Gavv Junior and Zax Junior transported to Earth. He followed them with his mind. Soon the three surveyed the scene he'd left behind.

The two giant humans still stood over their hole, frozen, with Zax Senior crushed under the boot. Gavv Senior's body was still pinned down, unmoving since his mind had left. At some point Gavv's body, not stopped in time like its surroundings, had finally died.

Gavv had the two dig out the bodies and the chronovitor. Neither Gavv or Zax Junior recognized their elder selves, to Gavv's relief. Gavv and Zax had gotten their share of wrinkles over 15 billion years, and their noses and ears had grown longer, making them unrecognizable. Besides, neither of the young grangs had ever seen death before, and nervously hadn't looked too closely.

They gave the elder Gavv and Zax a proper burial. Gavv was surprised at how sad this funeral made him feel.

All the instruments, boxes and bags were still scattered about. They moved everything back into the hole, then restarted the chronovitor.

#

"-these idiots!" O'Brien finished smoothly 30 billion years later. "They just leave trash everywhere. Well, I'm going to hunt them down, one by one, until New Jersey is clean! Someone has to put their foot down!"

He got down on his hands and knees to look at the colorful objects. But they had disappeared. He crawled about, searching through the grass, but couldn't find anything. He peered into the hole in the ground, but it was too dark to see anything, although he thought he saw a faint light coming out of it, even the sound of faint laughter. Irritated, he grabbed the plastic bag with the pizza box and beer cans and returned to the police car.

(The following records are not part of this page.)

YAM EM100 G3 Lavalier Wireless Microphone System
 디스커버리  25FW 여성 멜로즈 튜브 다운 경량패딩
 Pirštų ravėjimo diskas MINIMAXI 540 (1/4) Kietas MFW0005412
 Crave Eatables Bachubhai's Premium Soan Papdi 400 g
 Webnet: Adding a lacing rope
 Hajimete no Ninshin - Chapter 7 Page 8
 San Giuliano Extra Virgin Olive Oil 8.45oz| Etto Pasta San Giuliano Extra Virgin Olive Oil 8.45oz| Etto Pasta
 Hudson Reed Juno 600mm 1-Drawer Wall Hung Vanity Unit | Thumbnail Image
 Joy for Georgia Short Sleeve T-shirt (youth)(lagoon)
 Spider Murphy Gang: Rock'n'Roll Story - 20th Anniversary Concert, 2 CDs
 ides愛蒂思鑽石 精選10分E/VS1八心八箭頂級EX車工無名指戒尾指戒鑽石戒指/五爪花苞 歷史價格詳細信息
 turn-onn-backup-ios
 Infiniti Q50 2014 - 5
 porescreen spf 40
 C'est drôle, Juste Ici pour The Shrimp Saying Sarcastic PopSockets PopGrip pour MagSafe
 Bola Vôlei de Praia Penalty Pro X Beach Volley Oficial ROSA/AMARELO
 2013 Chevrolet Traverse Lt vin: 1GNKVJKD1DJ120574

He'd have those fingerprints checked, and if he found a match ... by golly, he'd get them....

Officer Smith rolled his eyes. He wanted a new partner; he'd been with this guy long enough.

#

Gavv taught the two young grangs about each of the instruments used to run the universe. He taught them how they were made, how they worked and how to run them. He taught them how to run the devices that made them nearly immortal and able to live off of air and occasional sunlight.

Gavv Senior stayed with them until he was confident in their abilities. But he also knew that someone had to run the universe from its beginning--and that had to be he and Zax, just as before.

They built shielded life support systems, just as they had done so many billions of years ago. Then, along with their instruments, they transported to the beginning of time, 45 billion years ago.

Watching from outside of time in the life support systems, they saw the universe as it began--and with their instruments, they regulated it until it was able to run mostly on its own, with occasional fine tuning.

They settled on a planet circling a sun that wouldn't go nova for 10 billion years. He instructed them on when they'd have to leave this planet and where they'd go at that time--back to Earth.

He told them that in 15 billion years they would need to avoid the clumsy human that would later cause so much trouble. They could change time and break out of this time loop.

He also knew what he had to do next and told them.

"But why must you leave, Master?" asked Gavv Junior.

"The job you have before you is your job, and yours alone," Gavv Senior said. That was what the Master had said to them so many billions of years ago. He was now the Master--or was he just acting the part, mimicking what he remembered from Gavv Junior's point of view, so long ago. Was he the Master or a mannequin? He wasn't sure.

The clock was ticking, he was no longer needed here, and he had other universes to explore. He left.